> [DIRECTIVE]:
Put the items below into a Markdown table with the columns Row and Line, starting at the line that contains "Which has the" and continuing through the last line of the items. Number each row and omit blank lines.

——

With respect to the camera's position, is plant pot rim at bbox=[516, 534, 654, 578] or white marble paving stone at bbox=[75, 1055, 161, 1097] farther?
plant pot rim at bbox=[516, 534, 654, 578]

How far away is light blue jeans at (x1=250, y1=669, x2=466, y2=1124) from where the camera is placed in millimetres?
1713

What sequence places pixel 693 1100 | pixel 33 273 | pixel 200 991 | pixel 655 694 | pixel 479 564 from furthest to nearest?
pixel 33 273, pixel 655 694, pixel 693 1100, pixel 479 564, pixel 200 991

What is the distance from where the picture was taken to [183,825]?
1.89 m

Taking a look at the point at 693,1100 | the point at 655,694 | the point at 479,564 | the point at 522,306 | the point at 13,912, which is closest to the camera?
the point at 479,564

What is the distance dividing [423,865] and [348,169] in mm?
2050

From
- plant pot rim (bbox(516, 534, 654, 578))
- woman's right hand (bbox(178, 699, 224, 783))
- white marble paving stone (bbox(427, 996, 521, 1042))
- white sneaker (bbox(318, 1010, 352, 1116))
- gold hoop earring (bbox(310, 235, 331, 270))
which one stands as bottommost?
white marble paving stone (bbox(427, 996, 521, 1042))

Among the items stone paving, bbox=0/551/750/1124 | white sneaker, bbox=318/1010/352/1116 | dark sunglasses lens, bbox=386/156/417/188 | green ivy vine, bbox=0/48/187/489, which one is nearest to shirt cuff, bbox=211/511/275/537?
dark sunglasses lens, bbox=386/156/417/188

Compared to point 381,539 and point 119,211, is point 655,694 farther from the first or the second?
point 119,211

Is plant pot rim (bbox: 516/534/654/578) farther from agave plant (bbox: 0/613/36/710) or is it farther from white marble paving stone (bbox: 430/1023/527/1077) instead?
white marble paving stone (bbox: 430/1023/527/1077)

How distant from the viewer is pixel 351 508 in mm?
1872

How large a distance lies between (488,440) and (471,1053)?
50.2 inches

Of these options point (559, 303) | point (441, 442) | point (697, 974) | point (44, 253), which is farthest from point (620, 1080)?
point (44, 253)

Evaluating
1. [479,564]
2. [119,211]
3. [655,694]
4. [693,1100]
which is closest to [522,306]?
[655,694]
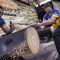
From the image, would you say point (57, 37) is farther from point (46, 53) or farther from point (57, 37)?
point (46, 53)

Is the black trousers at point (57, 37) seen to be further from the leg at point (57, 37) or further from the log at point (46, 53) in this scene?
the log at point (46, 53)

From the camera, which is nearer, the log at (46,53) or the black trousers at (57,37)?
the log at (46,53)

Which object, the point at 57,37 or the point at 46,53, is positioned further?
the point at 57,37

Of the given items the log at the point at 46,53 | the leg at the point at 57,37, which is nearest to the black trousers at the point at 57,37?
the leg at the point at 57,37

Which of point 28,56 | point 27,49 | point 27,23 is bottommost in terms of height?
point 27,23

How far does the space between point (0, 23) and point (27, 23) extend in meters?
3.12

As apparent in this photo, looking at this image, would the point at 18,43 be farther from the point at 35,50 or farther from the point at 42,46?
the point at 42,46

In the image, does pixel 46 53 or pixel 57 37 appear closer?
pixel 46 53

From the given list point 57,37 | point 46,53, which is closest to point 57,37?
point 57,37

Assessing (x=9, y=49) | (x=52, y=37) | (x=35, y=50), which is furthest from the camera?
(x=52, y=37)

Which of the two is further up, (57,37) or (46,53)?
(57,37)

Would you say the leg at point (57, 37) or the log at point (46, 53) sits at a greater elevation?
the leg at point (57, 37)

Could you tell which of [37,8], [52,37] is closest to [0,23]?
[52,37]

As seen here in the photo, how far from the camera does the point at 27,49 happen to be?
3.90 m
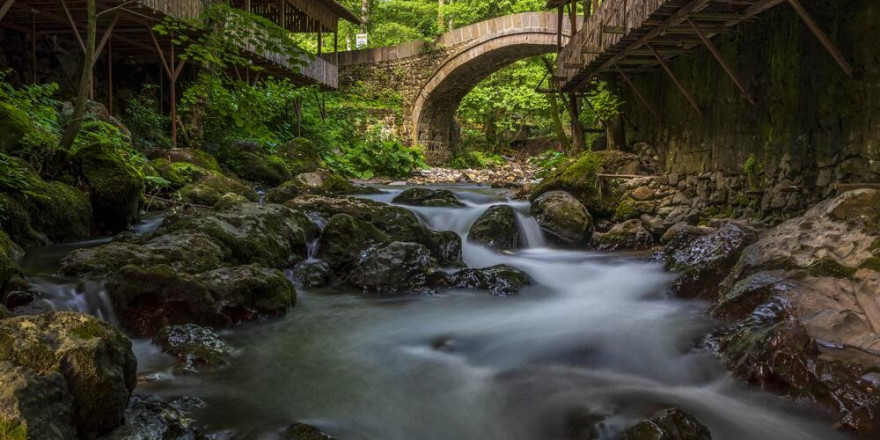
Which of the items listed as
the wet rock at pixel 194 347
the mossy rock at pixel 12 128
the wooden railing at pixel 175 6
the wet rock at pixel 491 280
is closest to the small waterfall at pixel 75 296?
the wet rock at pixel 194 347

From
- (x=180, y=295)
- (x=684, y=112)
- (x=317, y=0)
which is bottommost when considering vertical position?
(x=180, y=295)

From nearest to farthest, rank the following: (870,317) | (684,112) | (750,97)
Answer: (870,317)
(750,97)
(684,112)

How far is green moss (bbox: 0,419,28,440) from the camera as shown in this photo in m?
2.08

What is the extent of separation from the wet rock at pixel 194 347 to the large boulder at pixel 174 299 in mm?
170

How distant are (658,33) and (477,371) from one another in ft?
15.9

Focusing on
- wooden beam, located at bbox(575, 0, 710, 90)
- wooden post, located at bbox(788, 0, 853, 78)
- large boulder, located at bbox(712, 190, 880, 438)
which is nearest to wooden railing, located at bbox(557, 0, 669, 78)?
wooden beam, located at bbox(575, 0, 710, 90)

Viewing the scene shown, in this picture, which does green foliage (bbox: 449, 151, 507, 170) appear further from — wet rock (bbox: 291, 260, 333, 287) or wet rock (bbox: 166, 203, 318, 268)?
wet rock (bbox: 291, 260, 333, 287)

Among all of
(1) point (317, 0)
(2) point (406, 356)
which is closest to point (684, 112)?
(2) point (406, 356)

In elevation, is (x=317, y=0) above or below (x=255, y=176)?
above

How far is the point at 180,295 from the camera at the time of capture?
14.8ft

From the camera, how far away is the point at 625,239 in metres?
8.62

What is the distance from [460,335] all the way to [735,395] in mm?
2114

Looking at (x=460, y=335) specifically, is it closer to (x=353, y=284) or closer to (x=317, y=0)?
(x=353, y=284)

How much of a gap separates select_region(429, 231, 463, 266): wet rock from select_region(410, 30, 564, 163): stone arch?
476 inches
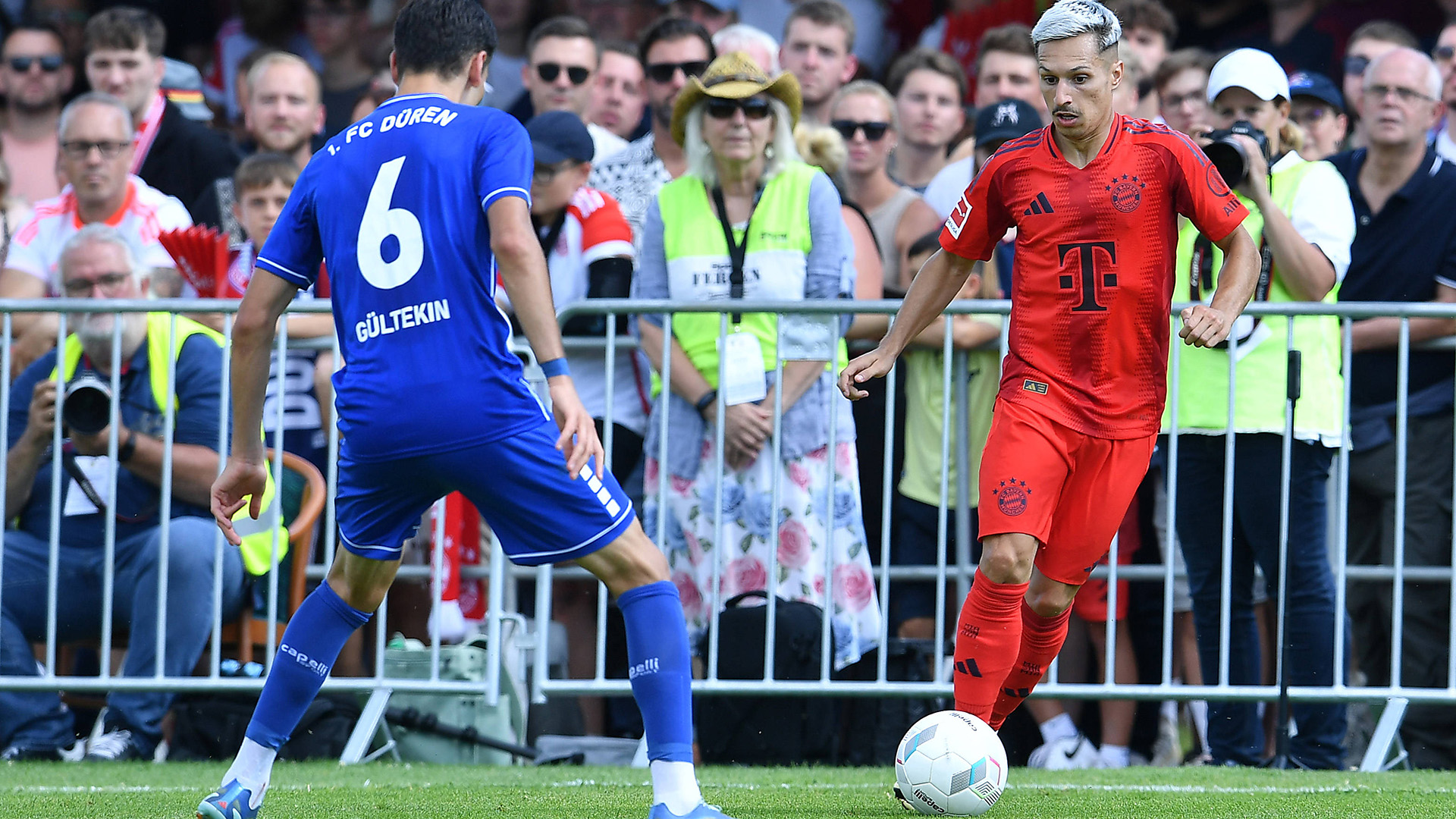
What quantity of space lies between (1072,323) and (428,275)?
189 centimetres

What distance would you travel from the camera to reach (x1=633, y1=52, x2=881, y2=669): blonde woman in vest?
22.0 feet

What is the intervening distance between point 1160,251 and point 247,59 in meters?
6.53

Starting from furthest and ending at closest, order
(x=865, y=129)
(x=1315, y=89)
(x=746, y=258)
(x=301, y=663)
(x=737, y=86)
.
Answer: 1. (x=865, y=129)
2. (x=1315, y=89)
3. (x=737, y=86)
4. (x=746, y=258)
5. (x=301, y=663)

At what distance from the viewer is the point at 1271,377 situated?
253 inches

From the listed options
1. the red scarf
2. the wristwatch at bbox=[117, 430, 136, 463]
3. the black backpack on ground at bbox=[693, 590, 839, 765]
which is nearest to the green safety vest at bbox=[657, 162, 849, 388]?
the black backpack on ground at bbox=[693, 590, 839, 765]

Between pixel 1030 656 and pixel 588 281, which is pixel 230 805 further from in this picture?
pixel 588 281

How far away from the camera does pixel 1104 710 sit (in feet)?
22.7

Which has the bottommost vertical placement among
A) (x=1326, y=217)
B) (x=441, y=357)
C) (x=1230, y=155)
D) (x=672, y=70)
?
(x=441, y=357)

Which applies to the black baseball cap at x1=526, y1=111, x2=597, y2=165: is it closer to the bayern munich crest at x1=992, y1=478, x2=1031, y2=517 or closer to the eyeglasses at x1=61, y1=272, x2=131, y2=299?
the eyeglasses at x1=61, y1=272, x2=131, y2=299

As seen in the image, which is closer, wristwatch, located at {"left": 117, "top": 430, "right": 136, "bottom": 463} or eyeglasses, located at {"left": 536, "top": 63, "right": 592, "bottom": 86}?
wristwatch, located at {"left": 117, "top": 430, "right": 136, "bottom": 463}

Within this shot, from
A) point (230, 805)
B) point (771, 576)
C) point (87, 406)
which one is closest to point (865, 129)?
point (771, 576)

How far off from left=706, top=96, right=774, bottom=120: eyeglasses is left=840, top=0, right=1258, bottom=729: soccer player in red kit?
1.94 m

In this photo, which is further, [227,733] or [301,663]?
[227,733]

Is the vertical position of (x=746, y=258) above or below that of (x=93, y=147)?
below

——

> [REPLY TO THE EXERCISE]:
| Row | Line |
|---|---|
| 1 | Which has the bottommost vertical placement among |
| 2 | A) (x=1326, y=217) |
| 3 | B) (x=441, y=357) |
| 4 | C) (x=1230, y=155) |
| 5 | D) (x=672, y=70) |
| 6 | ? |
| 7 | (x=441, y=357) |
| 8 | Which applies to the black baseball cap at x1=526, y1=111, x2=597, y2=165: is it closer to the bayern munich crest at x1=992, y1=478, x2=1031, y2=517 or closer to the eyeglasses at x1=61, y1=272, x2=131, y2=299? |
| 9 | the eyeglasses at x1=61, y1=272, x2=131, y2=299 |
| 10 | As seen in the image, which is closer, wristwatch, located at {"left": 117, "top": 430, "right": 136, "bottom": 463} or eyeglasses, located at {"left": 536, "top": 63, "right": 592, "bottom": 86}? |
| 11 | wristwatch, located at {"left": 117, "top": 430, "right": 136, "bottom": 463} |
| 12 | Within this shot, from |
| 13 | A) point (230, 805) |
| 14 | B) point (771, 576) |
| 15 | C) point (87, 406) |
| 16 | which one is closest to point (865, 129)? |
| 17 | point (771, 576) |
| 18 | How far off from left=706, top=96, right=774, bottom=120: eyeglasses is left=840, top=0, right=1258, bottom=729: soccer player in red kit? |
| 19 | 1.94 m |
| 20 | In this photo, which is further, [227,733] or [301,663]? |
| 21 | [227,733] |
| 22 | Is the vertical position of (x=746, y=258) above or below that of (x=93, y=147)? |
| 23 | below |